### Metin bölümü
_ _ _ _ _ _ _

Neyin yüzleşmesi?
Yazar: Mustafa Kirman
Siz de şaşırdınız mı başlığı okuyunca: "Nihayet bazı büyük balıklar" Ne kadar çok şey çağrıştırıyor değil mi? Susurluk'tan bu yana suskunluğa gömülen, Namık Kemal Zeybek'lerin, Hasan Celal Güzel'lerin yazdığı Radikal gazetesi, "kış uykusu"ndan uyanıyor dedirtti manşet... Taraf gazetesi yüzünden topa mı giriyordu yoksa? Akşam'dan Oray Eğin biraz üzerinde durdu bu meselenin; derdim Radikal'i anlatmak değil. Sadece ve sadece "Nihayet bazı büyük balıklar" manşetinin yarattığı düşünceyi anlatmak istiyorum ve beraberinde de nasıl yüzleşmeme eylemi içinde olunduğunu anlatmak derdim.
Sözü edilen "bazı büyük balıklar" neydi? Emekli paşaların Ergenekon'un yeni ve en önemli dalgasında gözaltına alınması... "Vay be!" dedirten her şey adı geçen bir kaç generalden ibaretti. Erbakan'dan ödünç alalım, her şeyi iyi anlatıyor onun "bir kısım medya" ifadesi; "bir kısım medya" Türkiye'de yepyeni bir sayfa açıldığını yazıyorlardı. Artık tarihi tersine döndürmek mümkün değildi, Türkiye makus darbe tarihini yendi, yepyeni, bembeyaz demokrasi sayfası açılmıştı. Hani Erdal İnönü'nün deyimiyle, sıkılan diş macununun tekrar tüpe sokulması artık olanaksızdı... Demokrasi çığlıkları atılıyordu "bir kısım medya"da... Türkiye tarihinde ilk kez generallerin gözaltına alındığından dem vurup, "AKP demokrasisi"ne göndermelerde bulunuluyordu. Ekrana her çıkan "AKP demokratı"nın yüzünden gülücükler eksik olmuyor, özgürlüklerin öneminden, batı demokrasisinden söz edilip duruluyordu. Gören "travma"yı atlattıklarını düşünüyordu. Eeee kolay değil, onları da anlamak lazımdı, kolay mı 85 yıldır ağır "travma" altında kalmak, yaşamak!? Sevinç çığlıkları onların da hakkıydı, haksızlık yapmamak lazım!

_ _ _ _ _ _ _

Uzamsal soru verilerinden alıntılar
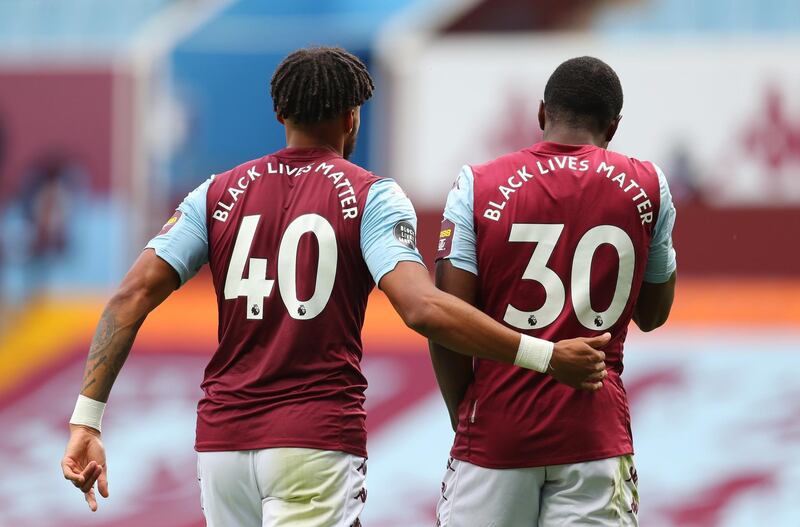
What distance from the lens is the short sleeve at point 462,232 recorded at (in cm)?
396

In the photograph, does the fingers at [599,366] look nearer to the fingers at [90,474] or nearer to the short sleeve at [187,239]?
the short sleeve at [187,239]

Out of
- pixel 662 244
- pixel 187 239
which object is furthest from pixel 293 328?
pixel 662 244

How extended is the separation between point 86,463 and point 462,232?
1.30m

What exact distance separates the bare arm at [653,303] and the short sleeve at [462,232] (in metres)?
0.60

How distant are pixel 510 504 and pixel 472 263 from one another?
28.7 inches

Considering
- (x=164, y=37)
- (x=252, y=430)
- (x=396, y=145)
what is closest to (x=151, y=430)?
(x=252, y=430)

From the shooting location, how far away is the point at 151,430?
875 centimetres

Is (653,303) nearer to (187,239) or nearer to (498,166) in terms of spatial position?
(498,166)

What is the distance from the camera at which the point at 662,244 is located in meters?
4.08

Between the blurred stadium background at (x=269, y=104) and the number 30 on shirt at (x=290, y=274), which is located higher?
the blurred stadium background at (x=269, y=104)

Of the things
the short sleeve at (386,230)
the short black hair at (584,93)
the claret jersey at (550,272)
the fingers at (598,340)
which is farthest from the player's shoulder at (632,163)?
the short sleeve at (386,230)

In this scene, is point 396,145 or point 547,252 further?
point 396,145

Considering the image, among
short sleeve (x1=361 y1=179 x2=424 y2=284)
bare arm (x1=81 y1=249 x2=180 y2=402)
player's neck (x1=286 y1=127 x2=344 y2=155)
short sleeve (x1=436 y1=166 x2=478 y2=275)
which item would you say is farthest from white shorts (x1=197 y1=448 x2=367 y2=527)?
player's neck (x1=286 y1=127 x2=344 y2=155)

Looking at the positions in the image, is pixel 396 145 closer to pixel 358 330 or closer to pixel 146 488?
pixel 146 488
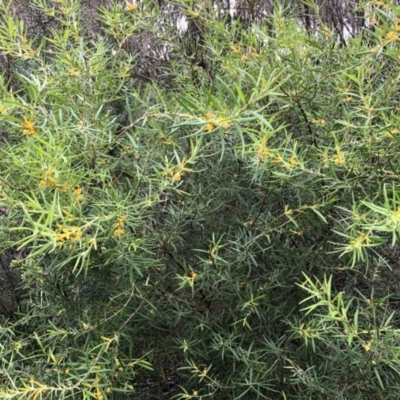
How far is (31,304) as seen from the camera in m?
1.45

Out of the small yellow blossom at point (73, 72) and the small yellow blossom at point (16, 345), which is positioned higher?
the small yellow blossom at point (73, 72)

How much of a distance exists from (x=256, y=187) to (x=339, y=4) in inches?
80.0

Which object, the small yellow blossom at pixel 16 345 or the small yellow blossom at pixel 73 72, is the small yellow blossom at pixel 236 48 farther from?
the small yellow blossom at pixel 16 345

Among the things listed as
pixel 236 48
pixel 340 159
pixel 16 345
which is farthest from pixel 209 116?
pixel 16 345

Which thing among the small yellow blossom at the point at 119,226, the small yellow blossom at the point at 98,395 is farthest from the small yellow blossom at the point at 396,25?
the small yellow blossom at the point at 98,395

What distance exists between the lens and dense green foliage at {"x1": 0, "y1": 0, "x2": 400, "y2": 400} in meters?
0.99

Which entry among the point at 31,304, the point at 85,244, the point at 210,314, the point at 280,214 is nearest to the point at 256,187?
the point at 280,214

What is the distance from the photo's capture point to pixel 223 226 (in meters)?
1.26

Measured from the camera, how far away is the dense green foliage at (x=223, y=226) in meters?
0.99

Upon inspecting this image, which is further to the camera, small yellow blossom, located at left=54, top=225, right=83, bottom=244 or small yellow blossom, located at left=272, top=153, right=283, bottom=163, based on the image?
small yellow blossom, located at left=272, top=153, right=283, bottom=163

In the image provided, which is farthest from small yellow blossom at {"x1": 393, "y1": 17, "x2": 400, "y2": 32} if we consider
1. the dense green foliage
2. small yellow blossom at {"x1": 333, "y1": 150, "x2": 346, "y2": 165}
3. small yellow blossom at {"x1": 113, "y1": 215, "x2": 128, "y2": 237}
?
small yellow blossom at {"x1": 113, "y1": 215, "x2": 128, "y2": 237}

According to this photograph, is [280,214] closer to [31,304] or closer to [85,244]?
[85,244]

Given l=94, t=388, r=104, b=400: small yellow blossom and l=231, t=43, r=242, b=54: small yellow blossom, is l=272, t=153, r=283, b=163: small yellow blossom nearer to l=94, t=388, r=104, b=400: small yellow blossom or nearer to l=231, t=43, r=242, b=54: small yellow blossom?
l=231, t=43, r=242, b=54: small yellow blossom

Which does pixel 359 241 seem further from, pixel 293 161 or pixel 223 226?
pixel 223 226
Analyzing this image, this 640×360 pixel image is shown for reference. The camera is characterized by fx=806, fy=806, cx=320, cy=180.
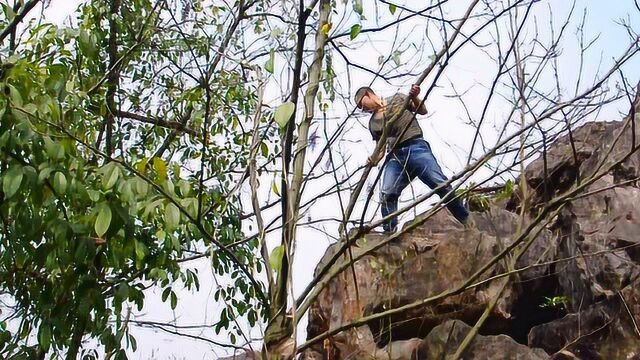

_ _ _ _ _ _ _

### Yazılı görev 1
Metin bölümündeki "Neyin yüzleşmesi?" ifadesinden "olunduğunu anlatmak derdim." ifadesine kadar uzanan kısmı harfi harfine yeniden yazın.
### Yazılı görev 2
Metin bölümüne göre "bazı büyük balıklar" sözüyle kastedilen neydi?

### Doğru cevap 1
Neyin yüzleşmesi?
Yazar: Mustafa Kirman
Siz de şaşırdınız mı başlığı okuyunca: "Nihayet bazı büyük balıklar" Ne kadar çok şey çağrıştırıyor değil mi? Susurluk'tan bu yana suskunluğa gömülen, Namık Kemal Zeybek'lerin, Hasan Celal Güzel'lerin yazdığı Radikal gazetesi, "kış uykusu"ndan uyanıyor dedirtti manşet... Taraf gazetesi yüzünden topa mı giriyordu yoksa? Akşam'dan Oray Eğin biraz üzerinde durdu bu meselenin; derdim Radikal'i anlatmak değil. Sadece ve sadece "Nihayet bazı büyük balıklar" manşetinin yarattığı düşünceyi anlatmak istiyorum ve beraberinde de nasıl yüzleşmeme eylemi içinde olunduğunu anlatmak derdim.

### Doğru cevap 2
Emekli paşaların Ergenekon'un yeni ve en önemli dalgasında gözaltına alınması.